Memiş böyle durumlarda, eğer evden birini eline geçiremezse, bu eve kendisinden daha fazla hayrı dokunan ahırdaki eşeği ya da kapıdaki köpeği döver; acısını bu zavallı hayvanlardan çıkarırdı. Değneğini alıp bu hayvanların başına çökünce; eşeği anırana kadar, köpeği de ulayana kadar döverdi.
Ertesi gün uzak bir yolculuğa çıkacaklardı. Bir kaç gün sürecek olan yolculukta, ağır yüklerini taşımak için eşeğe ihtiyaçları vardı, eşeği Memiş’in cengine vermek olmazdı, onu korumak lazımdı. Evdeki iki oğlan, zavallı eşeği, sebepsiz yere öfkeye kapılan babalarının gazabından kurtarmak için önlerine katıp obadan uzaklaştırarak, ucu bucağı görünmeyen ovaya doğru kaçırmışlardı. Memiş’in, yaylada adeta sağ kolu olan kocamış köpeği ise bu kış, hayvanlar arasındaki bulaşıcı bir hastalıktan dolayı ölmüştü.
Kıztamam, Memiş’in kopardığı bu “fırtınadan” kurtulmak için canını alıp kızı Gülgez’i de kucağına bastırarak komşuları Gülsümgile kaçmıştı. Kıztamam, Memiş’in, Gülsüm’ün kocası ve obanın hatırı sayılan büyüğü olan Bağır kişinin korkusundan Gülsümgile yaklaşmaya cüret edemeyeceğini iyi biliyordu. Şimdi Memiş, önüne ilk kim çıkarsa, bir bahane bulup sövecek, sonra da eve geçip Kıztamam’a ver yansın edecekti.
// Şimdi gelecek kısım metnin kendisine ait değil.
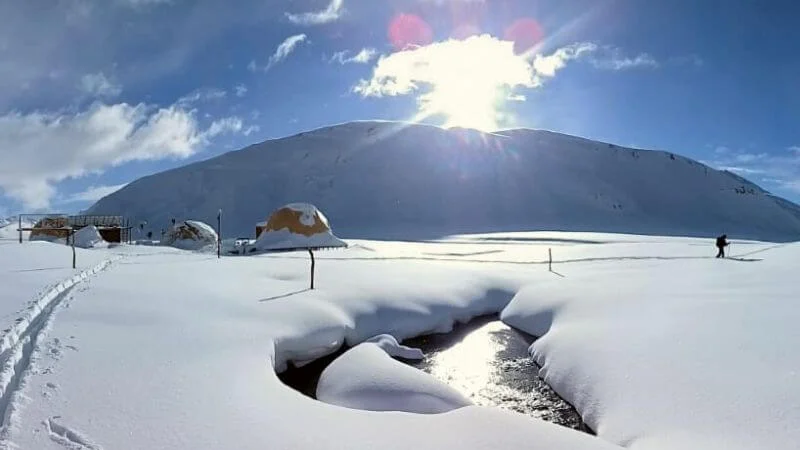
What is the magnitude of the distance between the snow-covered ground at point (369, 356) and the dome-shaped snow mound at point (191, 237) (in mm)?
19723

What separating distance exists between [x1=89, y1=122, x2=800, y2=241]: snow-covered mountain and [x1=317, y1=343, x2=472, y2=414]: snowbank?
218 feet

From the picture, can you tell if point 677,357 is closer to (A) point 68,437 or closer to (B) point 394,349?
(B) point 394,349

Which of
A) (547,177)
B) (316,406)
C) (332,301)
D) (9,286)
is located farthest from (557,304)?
(547,177)

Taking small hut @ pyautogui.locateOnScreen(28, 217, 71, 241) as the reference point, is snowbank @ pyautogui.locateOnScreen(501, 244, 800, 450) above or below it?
below

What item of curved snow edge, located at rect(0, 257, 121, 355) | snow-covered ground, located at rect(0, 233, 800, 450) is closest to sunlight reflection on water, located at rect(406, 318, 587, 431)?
snow-covered ground, located at rect(0, 233, 800, 450)

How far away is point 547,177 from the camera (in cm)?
10975

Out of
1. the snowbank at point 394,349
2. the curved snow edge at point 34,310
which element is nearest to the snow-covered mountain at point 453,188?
the curved snow edge at point 34,310

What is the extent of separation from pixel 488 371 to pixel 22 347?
9.30m

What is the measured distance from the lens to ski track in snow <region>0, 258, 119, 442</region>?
6.49 metres

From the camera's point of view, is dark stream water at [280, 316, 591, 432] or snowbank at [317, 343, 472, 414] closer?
snowbank at [317, 343, 472, 414]

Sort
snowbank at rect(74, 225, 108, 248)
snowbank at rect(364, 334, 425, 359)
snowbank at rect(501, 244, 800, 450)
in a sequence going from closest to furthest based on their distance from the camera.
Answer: snowbank at rect(501, 244, 800, 450) → snowbank at rect(364, 334, 425, 359) → snowbank at rect(74, 225, 108, 248)

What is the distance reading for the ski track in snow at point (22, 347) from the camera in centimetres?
649

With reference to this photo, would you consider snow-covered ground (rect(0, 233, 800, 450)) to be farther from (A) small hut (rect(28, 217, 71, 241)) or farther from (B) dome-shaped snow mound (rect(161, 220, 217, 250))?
(A) small hut (rect(28, 217, 71, 241))

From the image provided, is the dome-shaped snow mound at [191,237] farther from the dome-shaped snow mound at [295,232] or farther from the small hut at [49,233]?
the small hut at [49,233]
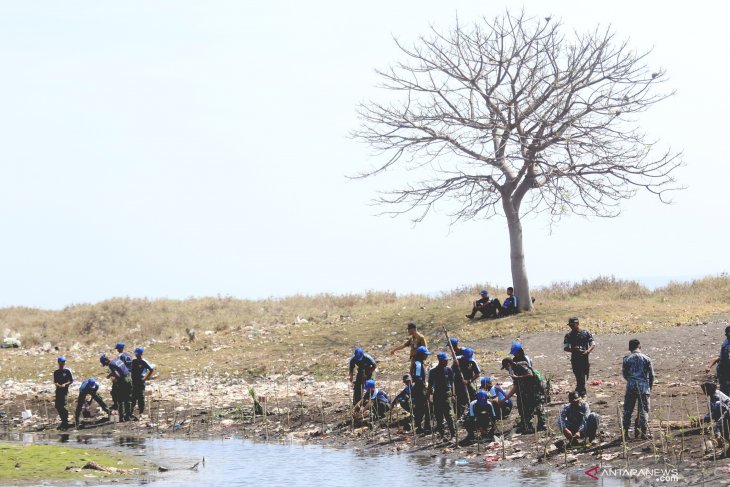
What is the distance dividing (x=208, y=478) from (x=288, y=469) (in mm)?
1535

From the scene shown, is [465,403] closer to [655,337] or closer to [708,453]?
[708,453]

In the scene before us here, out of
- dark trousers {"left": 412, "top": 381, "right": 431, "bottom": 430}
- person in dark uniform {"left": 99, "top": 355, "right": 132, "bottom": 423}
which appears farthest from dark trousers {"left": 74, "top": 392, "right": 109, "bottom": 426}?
dark trousers {"left": 412, "top": 381, "right": 431, "bottom": 430}

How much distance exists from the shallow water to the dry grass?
950 centimetres

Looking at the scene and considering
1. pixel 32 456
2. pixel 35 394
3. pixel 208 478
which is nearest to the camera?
pixel 208 478

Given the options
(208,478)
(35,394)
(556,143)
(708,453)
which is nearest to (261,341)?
(35,394)

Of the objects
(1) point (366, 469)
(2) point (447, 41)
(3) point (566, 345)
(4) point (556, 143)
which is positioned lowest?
(1) point (366, 469)

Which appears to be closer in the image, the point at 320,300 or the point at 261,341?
the point at 261,341

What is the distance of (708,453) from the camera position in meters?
16.8

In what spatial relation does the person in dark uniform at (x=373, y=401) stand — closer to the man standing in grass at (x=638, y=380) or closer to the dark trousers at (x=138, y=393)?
the dark trousers at (x=138, y=393)

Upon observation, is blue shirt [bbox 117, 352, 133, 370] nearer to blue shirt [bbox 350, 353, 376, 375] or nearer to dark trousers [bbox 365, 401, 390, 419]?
blue shirt [bbox 350, 353, 376, 375]

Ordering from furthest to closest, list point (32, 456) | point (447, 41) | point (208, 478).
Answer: point (447, 41), point (32, 456), point (208, 478)

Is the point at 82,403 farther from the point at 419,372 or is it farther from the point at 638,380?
the point at 638,380

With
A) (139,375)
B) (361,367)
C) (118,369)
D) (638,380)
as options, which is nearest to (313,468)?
(361,367)

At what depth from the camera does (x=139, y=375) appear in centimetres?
2559
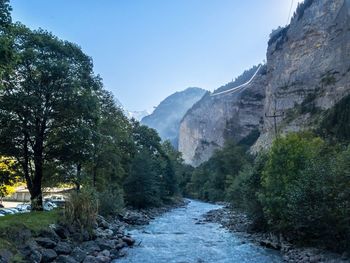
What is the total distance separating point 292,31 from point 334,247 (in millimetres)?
98838

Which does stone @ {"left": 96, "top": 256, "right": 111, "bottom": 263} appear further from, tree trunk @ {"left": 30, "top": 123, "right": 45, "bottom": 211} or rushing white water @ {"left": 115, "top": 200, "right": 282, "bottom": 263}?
tree trunk @ {"left": 30, "top": 123, "right": 45, "bottom": 211}

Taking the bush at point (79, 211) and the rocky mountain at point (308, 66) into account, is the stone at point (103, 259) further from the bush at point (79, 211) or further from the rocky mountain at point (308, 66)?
the rocky mountain at point (308, 66)

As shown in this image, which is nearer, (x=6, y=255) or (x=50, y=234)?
(x=6, y=255)

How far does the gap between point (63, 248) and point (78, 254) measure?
0.80 m

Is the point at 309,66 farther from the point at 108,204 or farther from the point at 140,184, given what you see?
the point at 108,204

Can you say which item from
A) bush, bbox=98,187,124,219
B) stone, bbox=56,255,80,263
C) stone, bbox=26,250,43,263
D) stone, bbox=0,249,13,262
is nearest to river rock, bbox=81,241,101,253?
stone, bbox=56,255,80,263

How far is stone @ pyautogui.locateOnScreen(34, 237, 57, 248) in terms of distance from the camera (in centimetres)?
1806

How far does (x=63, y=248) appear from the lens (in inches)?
735

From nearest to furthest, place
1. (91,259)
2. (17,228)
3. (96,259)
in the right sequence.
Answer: (17,228), (91,259), (96,259)

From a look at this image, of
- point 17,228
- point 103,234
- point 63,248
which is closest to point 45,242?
point 63,248

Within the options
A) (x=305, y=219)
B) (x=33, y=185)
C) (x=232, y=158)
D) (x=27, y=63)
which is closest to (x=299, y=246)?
(x=305, y=219)

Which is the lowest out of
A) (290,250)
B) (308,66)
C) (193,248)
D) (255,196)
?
(193,248)

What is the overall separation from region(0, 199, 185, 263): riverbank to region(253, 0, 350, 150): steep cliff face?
6615cm

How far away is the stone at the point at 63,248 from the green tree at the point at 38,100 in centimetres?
708
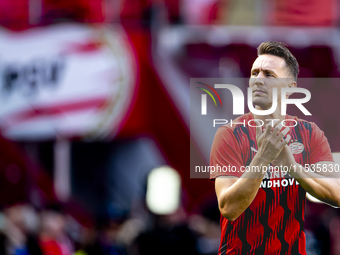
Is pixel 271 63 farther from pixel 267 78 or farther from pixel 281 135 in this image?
pixel 281 135

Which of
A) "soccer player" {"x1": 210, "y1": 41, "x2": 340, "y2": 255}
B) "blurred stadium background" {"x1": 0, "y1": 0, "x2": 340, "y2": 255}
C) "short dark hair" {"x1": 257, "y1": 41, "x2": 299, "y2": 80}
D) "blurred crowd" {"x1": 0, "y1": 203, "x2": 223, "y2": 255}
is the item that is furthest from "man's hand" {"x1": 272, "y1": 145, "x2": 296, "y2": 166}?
"blurred stadium background" {"x1": 0, "y1": 0, "x2": 340, "y2": 255}

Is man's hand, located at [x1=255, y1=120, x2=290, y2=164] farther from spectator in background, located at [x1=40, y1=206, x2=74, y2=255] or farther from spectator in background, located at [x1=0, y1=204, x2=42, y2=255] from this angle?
spectator in background, located at [x1=40, y1=206, x2=74, y2=255]

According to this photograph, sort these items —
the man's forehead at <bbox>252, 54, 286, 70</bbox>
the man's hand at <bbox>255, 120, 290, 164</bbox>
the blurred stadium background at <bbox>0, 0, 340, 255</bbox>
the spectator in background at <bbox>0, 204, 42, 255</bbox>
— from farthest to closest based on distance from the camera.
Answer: the blurred stadium background at <bbox>0, 0, 340, 255</bbox>, the spectator in background at <bbox>0, 204, 42, 255</bbox>, the man's forehead at <bbox>252, 54, 286, 70</bbox>, the man's hand at <bbox>255, 120, 290, 164</bbox>

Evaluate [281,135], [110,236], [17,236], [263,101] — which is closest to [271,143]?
[281,135]

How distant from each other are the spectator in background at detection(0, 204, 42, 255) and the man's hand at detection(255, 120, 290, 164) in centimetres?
383

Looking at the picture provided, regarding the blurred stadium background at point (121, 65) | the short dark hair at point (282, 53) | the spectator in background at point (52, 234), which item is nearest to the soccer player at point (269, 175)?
the short dark hair at point (282, 53)

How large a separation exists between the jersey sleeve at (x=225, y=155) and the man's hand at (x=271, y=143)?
0.47 ft

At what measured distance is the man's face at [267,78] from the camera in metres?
1.49

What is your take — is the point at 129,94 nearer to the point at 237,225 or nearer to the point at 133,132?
the point at 133,132

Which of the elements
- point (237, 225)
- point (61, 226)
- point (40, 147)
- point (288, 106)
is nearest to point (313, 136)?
point (288, 106)

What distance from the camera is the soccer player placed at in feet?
4.78

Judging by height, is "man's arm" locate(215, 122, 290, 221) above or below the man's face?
below

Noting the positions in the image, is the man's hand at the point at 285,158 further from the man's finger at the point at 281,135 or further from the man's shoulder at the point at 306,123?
the man's shoulder at the point at 306,123

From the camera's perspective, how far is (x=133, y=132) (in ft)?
29.4
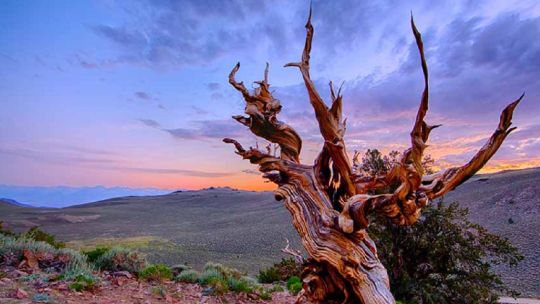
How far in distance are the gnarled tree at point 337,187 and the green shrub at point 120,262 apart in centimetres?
457

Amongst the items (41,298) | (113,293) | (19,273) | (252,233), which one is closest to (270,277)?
(113,293)

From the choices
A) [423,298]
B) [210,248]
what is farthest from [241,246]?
[423,298]

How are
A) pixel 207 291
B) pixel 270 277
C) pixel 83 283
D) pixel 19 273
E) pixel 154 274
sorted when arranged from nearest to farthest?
1. pixel 83 283
2. pixel 19 273
3. pixel 207 291
4. pixel 154 274
5. pixel 270 277

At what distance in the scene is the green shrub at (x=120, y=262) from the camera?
8.95 metres

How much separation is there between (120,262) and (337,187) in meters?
5.83

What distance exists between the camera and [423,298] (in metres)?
10.1

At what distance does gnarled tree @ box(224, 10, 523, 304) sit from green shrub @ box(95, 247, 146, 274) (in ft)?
15.0

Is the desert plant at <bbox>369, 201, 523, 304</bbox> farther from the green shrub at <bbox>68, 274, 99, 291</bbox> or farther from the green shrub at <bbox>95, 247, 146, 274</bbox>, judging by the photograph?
the green shrub at <bbox>68, 274, 99, 291</bbox>

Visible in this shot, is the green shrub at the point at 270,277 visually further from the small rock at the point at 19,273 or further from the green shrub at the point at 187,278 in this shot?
the small rock at the point at 19,273

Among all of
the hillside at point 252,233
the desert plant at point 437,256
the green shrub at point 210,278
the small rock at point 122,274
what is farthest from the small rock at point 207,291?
the hillside at point 252,233

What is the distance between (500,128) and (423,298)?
7.12 meters

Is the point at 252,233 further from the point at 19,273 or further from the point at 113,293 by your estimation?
the point at 113,293

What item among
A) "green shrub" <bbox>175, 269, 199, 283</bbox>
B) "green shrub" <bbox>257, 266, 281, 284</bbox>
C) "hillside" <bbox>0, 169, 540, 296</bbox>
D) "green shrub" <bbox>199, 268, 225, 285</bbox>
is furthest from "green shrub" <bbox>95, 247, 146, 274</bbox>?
"hillside" <bbox>0, 169, 540, 296</bbox>

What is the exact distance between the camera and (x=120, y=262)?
9.04 m
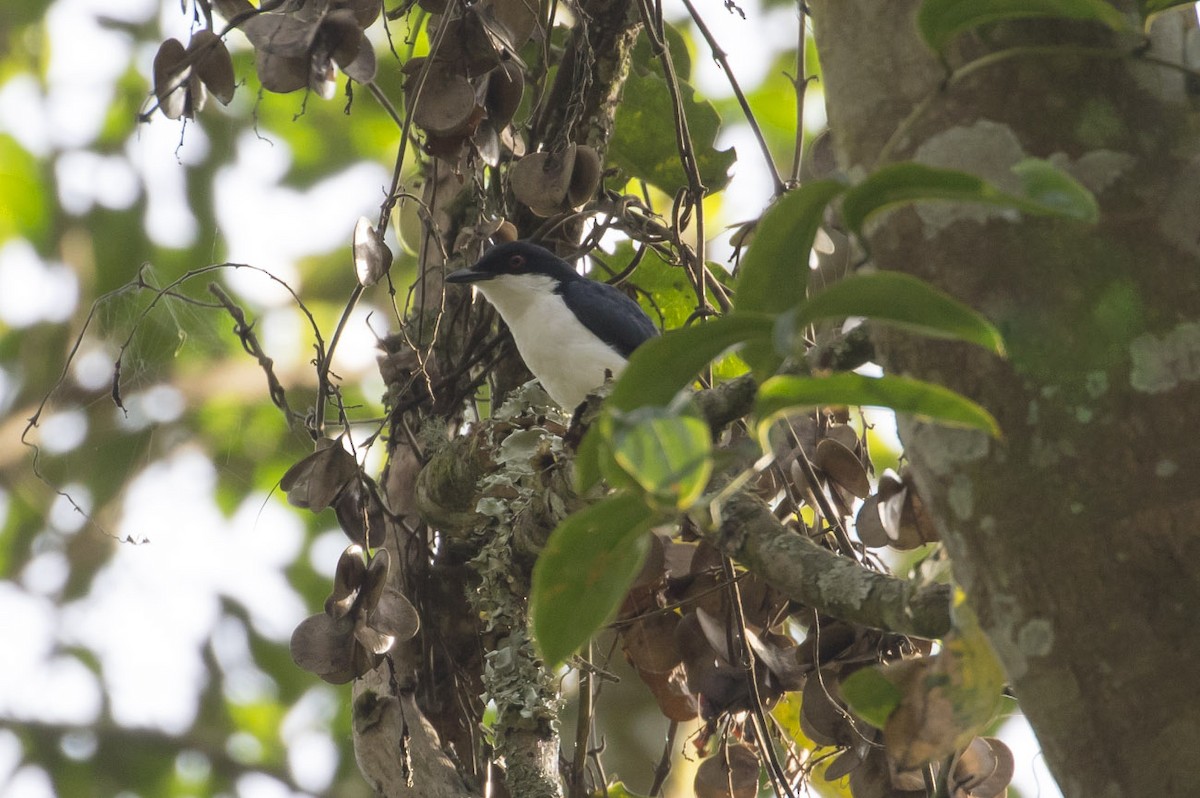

Kıztamam, yanında Gülgez ile Gülsümgilin evinin penceresinden dışarıyı seyrediyor, bundan sonra daha nelerin olacağını kestirmeye çalışıyordu ki, tahmin ettiği şey oldu: Ağılların arasından çıkan Mehrab adındaki genç bir oğlan:
“Memiş dayı! Ne oldu? Bu göç vaktinde yine ne diye bağırıp çağırıyorsun, niye ortalığı velveleye veriyorsun?” diyerek onu sakinleştirmek istedi.
Memiş, demirci körüğü gibi fısırdayarak: “Sana ne?” dedi, “Sen işine baksana, yoluna devam etsene!”
Mehrab yüzünü Memiş’e doğru çevirip:
“Ay kişi, ben sana ne dedim ki? Niye ortalığı velveleye veriyorsun, dedim? İşte, bak, çocuklarını da esir etmişsin. Zavallı çocuklar, telaşla kaçışıyorlar,” dedi ve sırtını dönüp oradan uzaklaşmak istedi.
Memiş ayaklarını sürüye sürüye genç oğlana doğru yürüyüp: “Ede! Şimdi sen bana akıl mı öğretiyorsun? Senin baban Şamil’in, göç yolunda Şehretük’ten geçerken ölen dedenin…” diye bağırarak değneğine sarıldı.
Mehrab: “Memiş dayı, küfür etme,” dedi, öfkesini güçlükle yenerek: “Ay domuzun…” demek istedi ama kendisini zor zaptetti. “Hava almış yayık gibi pis pis guruldayıp durma…” diye, bu ağzı bozuk adamı susturmak istese de, olmuyordu.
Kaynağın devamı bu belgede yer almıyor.